Unlike the perpetrators of the Sony and Hacking Team doxing attacks, who uploaded stolen data to Pastebin, the attackers who compromised online hook-up site Ashley Madison dumped data on the dark web — which is only accessible via the Tor anonymization network. The dark web is someplace the average Internet user never goes, but a great deal of criminal activity takes place there, including child exploitation and assassins for hire.
Could this mean that the Ashley Madison attackers were deliberately trying to put the stolen data in the hands of people who would use it for blackmail? Robert Hansen, VP of WhiteHat Labs for WhiteHat Security doesn’t think so.
“The hackers don’t seem to be interested in blackmailing individuals,” says Hansen. “It’s more likely they just wanted to do everything over Tor.”
Regardless of the attackers’ intentions, Trustify, an online private eye service, has indexed the email database and created a site where people can plug in an email address and check whether or not it was among those leaked.
According to Hansen, the data dump includes 28 million unique email addresses. The lion’s share use webmail providers — topping the list are Gmail (8.77 million emails listed), Yahoo (6.62 million), and Hotmail (6.24 million). However, Hansen also found 13,000 .mil and .gov addresses, as well as a variety of corporate domains, including sizeable clusters from Microsoft, Apple, Cisco, Bank of America, and BP.
“I have found a bunch of fake entries in here, so all of this data should be taken with a grain of salt,” says Hansen. “It doesn’t appear that they normalized or even checked to make sure the emails were valid before storing them in this database. So, Barack Obama is in here under a dozen different emails as an example, as are a lot of others that are clearly incorrect.
“Even the allegations could ruin people’s lives and careers,” he says. “This is just a great example of how personal data becomes a liability for companies unless they can guarantee safeguards.”
“This does open the door for blackmail,” says Stephen Coty, chief evangelist at Alert Logic. “The fact that some companies have made [the stolen data] searchable to drive traffic to their websites just means that it will take the wind out of blackmail. If your spouse or significant other can easily search for this data on one of the many sites, then the effect of blackmail really isn’t an issue because they already know you were a member.

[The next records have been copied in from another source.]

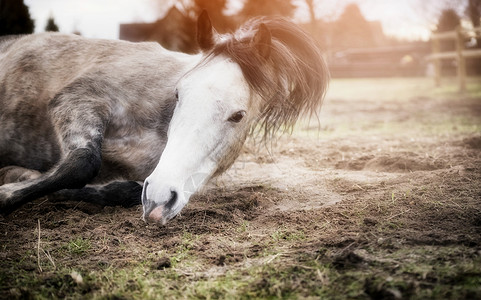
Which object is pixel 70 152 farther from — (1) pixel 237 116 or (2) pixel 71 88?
(1) pixel 237 116

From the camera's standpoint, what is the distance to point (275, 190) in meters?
3.04

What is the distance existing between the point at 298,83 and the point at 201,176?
113 cm

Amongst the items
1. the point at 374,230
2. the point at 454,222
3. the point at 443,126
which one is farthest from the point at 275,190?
the point at 443,126

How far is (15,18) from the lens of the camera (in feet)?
25.1

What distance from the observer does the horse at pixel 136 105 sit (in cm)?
219

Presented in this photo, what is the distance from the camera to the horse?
2.19 metres

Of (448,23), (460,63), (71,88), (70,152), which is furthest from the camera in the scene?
(448,23)

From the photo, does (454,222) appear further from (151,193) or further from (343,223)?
(151,193)

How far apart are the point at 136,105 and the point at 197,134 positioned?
0.92 meters

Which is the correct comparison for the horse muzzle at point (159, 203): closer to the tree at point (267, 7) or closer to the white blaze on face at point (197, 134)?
the white blaze on face at point (197, 134)

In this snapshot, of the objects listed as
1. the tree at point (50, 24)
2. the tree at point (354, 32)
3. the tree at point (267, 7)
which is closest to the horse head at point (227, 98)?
the tree at point (267, 7)

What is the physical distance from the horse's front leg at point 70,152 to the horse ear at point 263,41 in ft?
3.73

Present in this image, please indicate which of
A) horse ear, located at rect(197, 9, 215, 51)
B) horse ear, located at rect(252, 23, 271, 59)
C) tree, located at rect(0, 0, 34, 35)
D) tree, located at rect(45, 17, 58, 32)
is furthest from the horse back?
tree, located at rect(45, 17, 58, 32)

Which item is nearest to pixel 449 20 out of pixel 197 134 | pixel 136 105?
pixel 136 105
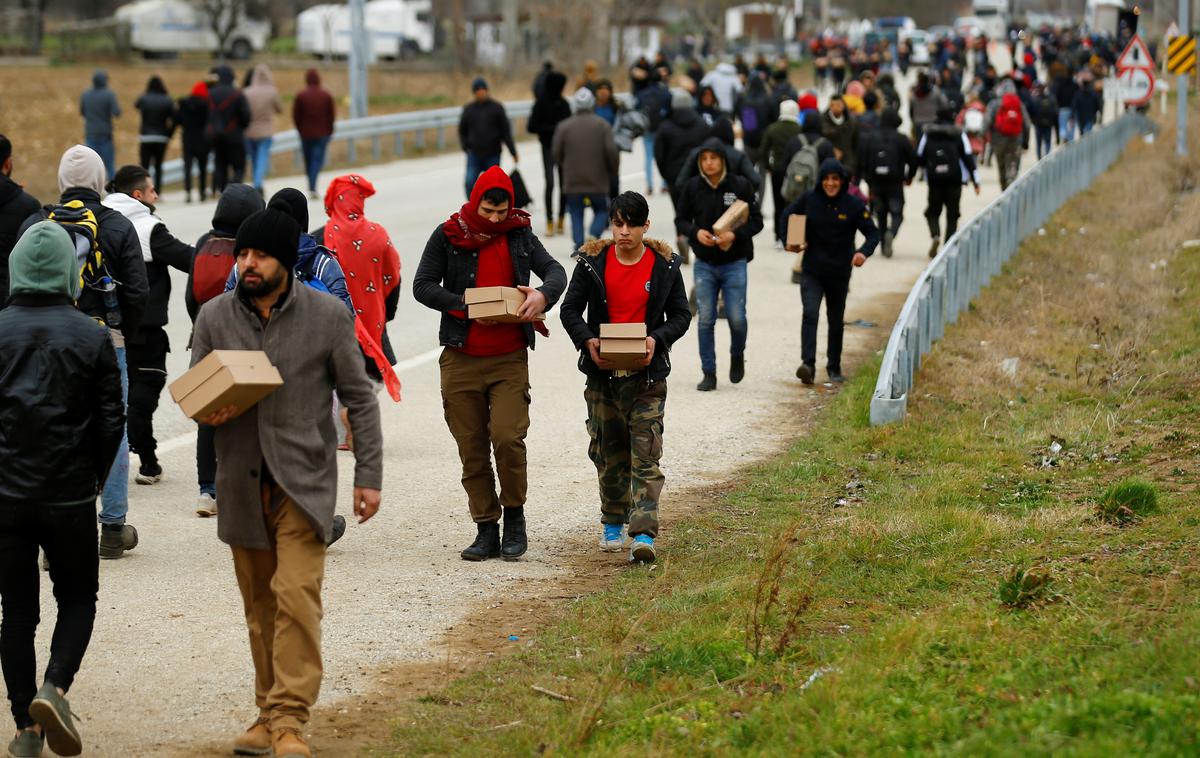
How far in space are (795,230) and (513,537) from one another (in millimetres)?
4956

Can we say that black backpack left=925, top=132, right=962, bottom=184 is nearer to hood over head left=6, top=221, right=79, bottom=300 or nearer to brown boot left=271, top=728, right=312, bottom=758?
hood over head left=6, top=221, right=79, bottom=300

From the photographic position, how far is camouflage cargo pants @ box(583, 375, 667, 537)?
8.12 meters

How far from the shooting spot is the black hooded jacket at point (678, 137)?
1825 centimetres

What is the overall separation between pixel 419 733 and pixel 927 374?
23.5 feet

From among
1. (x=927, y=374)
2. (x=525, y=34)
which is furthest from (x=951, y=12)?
(x=927, y=374)

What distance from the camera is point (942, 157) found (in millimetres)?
19062

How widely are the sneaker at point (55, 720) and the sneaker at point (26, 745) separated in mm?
124

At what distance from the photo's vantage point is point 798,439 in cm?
1113

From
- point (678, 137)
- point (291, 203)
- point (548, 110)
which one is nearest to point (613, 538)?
point (291, 203)

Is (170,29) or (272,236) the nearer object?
(272,236)

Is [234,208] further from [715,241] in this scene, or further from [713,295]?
[713,295]

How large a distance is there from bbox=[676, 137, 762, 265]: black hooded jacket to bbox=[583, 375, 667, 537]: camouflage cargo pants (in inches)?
168

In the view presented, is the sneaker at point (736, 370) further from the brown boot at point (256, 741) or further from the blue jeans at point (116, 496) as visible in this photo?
the brown boot at point (256, 741)

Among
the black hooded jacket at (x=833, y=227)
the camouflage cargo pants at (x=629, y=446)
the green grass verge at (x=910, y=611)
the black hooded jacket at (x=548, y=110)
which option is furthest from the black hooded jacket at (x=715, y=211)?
the black hooded jacket at (x=548, y=110)
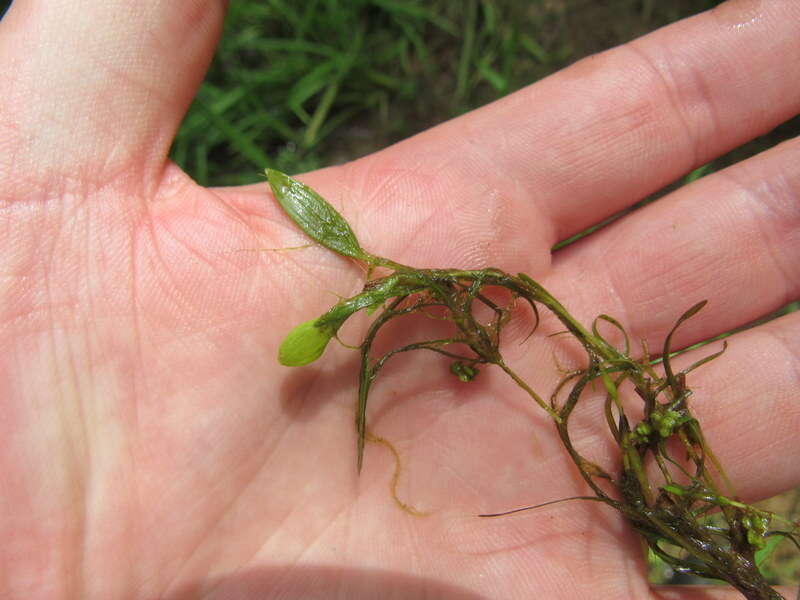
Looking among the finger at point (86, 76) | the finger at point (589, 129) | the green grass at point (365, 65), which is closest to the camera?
the finger at point (86, 76)

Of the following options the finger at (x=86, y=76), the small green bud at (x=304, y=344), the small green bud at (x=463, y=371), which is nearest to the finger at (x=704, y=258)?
the small green bud at (x=463, y=371)

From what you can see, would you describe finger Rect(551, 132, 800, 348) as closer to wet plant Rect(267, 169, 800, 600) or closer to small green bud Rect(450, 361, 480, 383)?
wet plant Rect(267, 169, 800, 600)

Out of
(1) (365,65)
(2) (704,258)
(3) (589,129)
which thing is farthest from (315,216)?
(1) (365,65)

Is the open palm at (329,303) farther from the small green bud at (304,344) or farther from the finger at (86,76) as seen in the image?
the small green bud at (304,344)

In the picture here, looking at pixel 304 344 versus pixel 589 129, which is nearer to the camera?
pixel 304 344

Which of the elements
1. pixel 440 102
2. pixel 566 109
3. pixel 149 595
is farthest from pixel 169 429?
pixel 440 102

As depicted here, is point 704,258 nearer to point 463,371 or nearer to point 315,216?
point 463,371

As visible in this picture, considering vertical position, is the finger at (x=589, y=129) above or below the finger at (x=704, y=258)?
above

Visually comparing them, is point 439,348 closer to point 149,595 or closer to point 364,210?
point 364,210
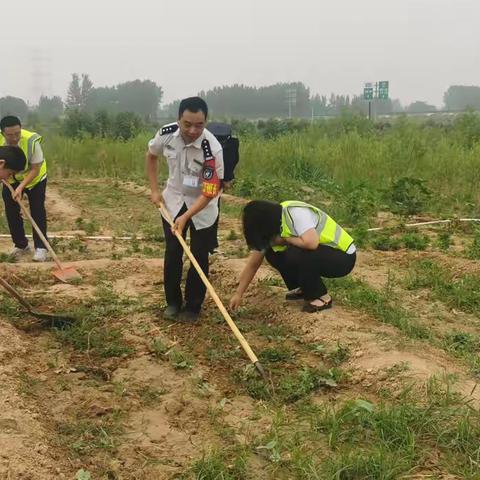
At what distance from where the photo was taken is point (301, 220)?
12.2 feet

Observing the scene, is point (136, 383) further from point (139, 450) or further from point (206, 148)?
point (206, 148)

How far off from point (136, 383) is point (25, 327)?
1.17 meters

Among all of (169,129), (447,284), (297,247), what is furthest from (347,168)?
(169,129)

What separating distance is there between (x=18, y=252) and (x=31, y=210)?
21.6 inches

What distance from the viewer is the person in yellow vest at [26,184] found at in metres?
5.36

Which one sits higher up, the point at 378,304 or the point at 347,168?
the point at 347,168

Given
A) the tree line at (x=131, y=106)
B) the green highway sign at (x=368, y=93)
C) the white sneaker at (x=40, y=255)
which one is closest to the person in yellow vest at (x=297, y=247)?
the white sneaker at (x=40, y=255)

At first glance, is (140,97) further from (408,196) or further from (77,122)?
(408,196)

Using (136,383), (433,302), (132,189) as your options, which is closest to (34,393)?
(136,383)

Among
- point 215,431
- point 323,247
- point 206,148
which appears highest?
point 206,148

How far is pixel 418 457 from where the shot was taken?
2408mm

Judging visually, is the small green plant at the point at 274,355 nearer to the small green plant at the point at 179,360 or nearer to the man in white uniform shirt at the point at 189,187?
the small green plant at the point at 179,360

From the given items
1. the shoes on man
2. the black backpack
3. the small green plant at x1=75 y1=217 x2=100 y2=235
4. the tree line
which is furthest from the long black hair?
the tree line

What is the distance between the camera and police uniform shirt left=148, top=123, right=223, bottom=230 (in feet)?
12.2
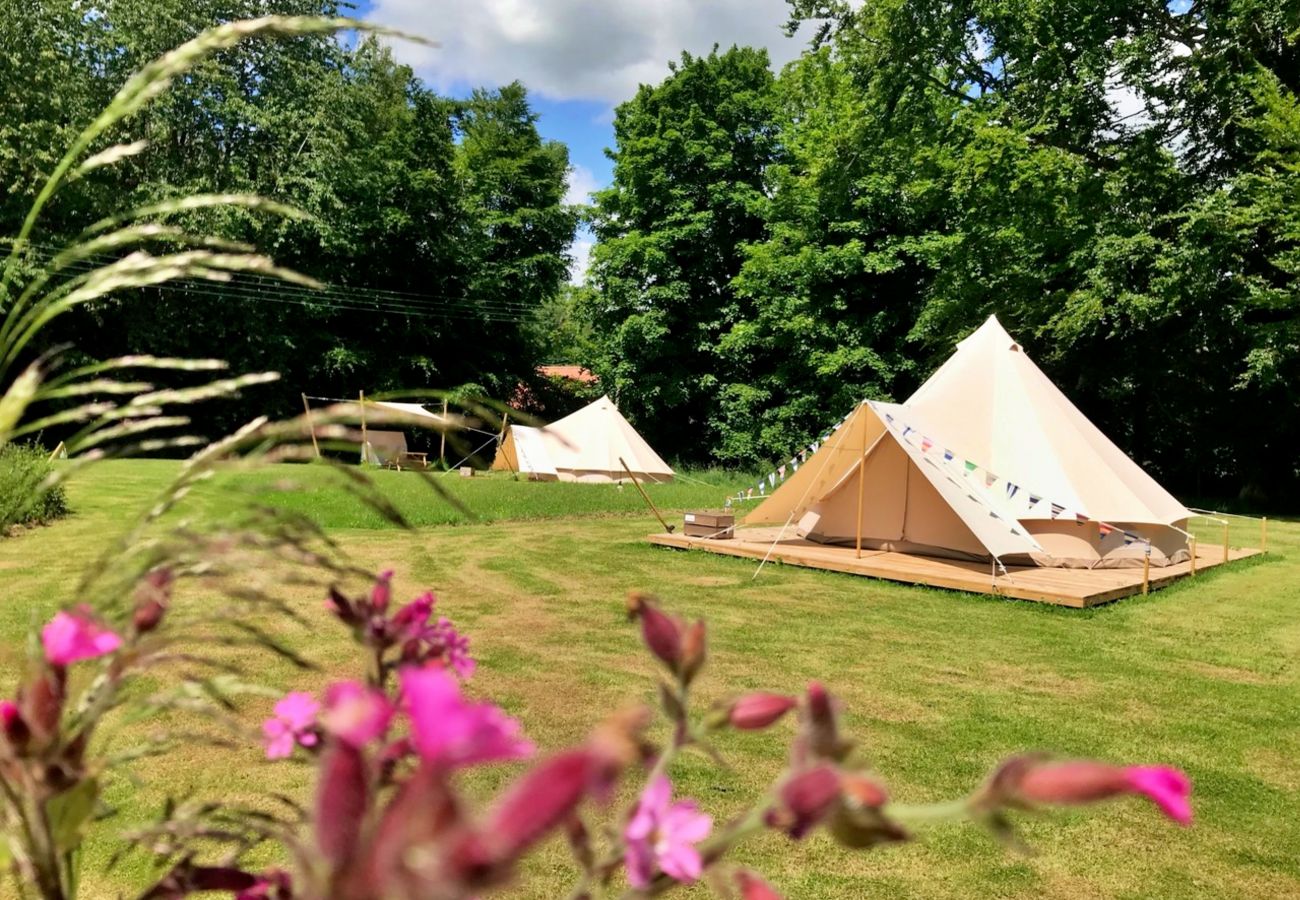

“Now there is the issue,” says Coty, “of all the profile data and credit card transaction which would reveal the actual content and desires from their profile and the charges that were made to a credit card that maybe the significant other was not aware of might still be used. Just because you had an email address on the site does not mean that you participated, but the profile and credit card transactions might show otherwise.”
“Undoubtedly, many of the emails and domains now published to the Dark Web are fake, but site users can’t run from the credit card information,” says Jason Polancich, founder and chief architect of SurfWatch Labs. “The Ashley Madison site required it and, like everyone else, ties it directly to the individual user. This is a good reminder – the web is not anonymous. Credit card payments are not anonymous and this is a big flaw that banks are dealing with now. Attacks such as these will likely be a boost for Bitcoin and others like it. Times are changing and credit card privacy issues need to be solved. And I guarantee that won’t be accomplished with just Chip-and-PIN.”
The attackers stuck ALM between a rock and a hard place: they could either shut the site down voluntarily or continue business as usual, wait for the attackers to leak the database, and see if that killed the business.
“The Ashley Madison breach paints a clear picture of how a single breach can be the death of a company,” says Carl Herberger, VP of security solutions at Radware. “If this isn’t a very loud wakeup call for any company with a business model that relies on user data and e-commerce, then I would struggle to figure out what is. Online businesses cannot successfully exist without the highest security precautions and protocols and keen prowess at operational secure discretion. A hack of this magnitude can happen to any organization, and it’s time for the enterprise to assume that it will, and make the necessary plans to navigate through that eventuality and come to terms of all of the key steps required to avoid it.”